25 Oct 2019
Pension contributions 8% vs 25%
You may have read my previous post regarding how pension membership has improved significantly since the introduction of Auto Enrolment.
Research from the Occupational Pension Schemes Survey, UK: 2018 illustrates that more than 45.6m people contributed towards their retirement in 2018.
The growth in pension membership is primarily with those in new, money purchase orientated pensions, with a typical contribution of 8% going in to their pension pot.
Those fortunate to be an active member of a defined pension are making larger personal contributions towards their scheme membership, and often total contributions are in excess of 25%.

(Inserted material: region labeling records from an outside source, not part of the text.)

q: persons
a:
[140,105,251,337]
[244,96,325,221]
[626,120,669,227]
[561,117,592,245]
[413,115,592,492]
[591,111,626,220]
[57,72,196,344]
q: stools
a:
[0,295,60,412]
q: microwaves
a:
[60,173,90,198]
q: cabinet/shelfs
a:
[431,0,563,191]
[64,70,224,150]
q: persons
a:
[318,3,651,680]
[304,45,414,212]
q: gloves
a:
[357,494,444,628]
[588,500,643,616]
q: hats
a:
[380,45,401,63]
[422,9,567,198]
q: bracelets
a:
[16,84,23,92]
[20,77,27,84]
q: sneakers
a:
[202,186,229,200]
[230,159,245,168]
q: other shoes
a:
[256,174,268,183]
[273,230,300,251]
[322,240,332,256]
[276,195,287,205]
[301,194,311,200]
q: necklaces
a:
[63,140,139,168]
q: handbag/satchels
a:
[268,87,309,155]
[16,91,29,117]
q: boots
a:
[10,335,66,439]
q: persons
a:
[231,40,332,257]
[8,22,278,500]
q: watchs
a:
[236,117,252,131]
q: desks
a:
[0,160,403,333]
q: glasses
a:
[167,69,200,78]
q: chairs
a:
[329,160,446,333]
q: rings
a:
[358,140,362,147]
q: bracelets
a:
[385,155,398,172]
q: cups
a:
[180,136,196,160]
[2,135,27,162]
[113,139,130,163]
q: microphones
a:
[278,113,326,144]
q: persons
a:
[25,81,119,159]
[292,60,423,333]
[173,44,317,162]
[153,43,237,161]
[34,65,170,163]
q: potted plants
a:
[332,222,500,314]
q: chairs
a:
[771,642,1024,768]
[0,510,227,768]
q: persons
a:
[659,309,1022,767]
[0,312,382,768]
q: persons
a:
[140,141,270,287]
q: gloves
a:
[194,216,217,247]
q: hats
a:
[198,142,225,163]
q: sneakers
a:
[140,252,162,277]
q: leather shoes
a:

We all know there is a pensions gap. A contribution in excess of 25% is significantly more likely to provide a meaningful income in the future compared to a contribution of 8%. Clients that have not been a member of a Defined benefit Scheme during their working lifetime have missed out on significant benefits. In order to rectify the situation, clients need to increase their contributions during their working career, to improve the likelihood of an improved income in retirement.
There is no denying Auto Enrolment has been a big success. It has provided clients a good start and created some new habits. In order to build on this, Government, employers, pension providers, advisers and the pensions industry need to come together, and continue to educate on the benefits of increasing one’s contribution to enable more clients to have sufficient funds to retire on their own terms.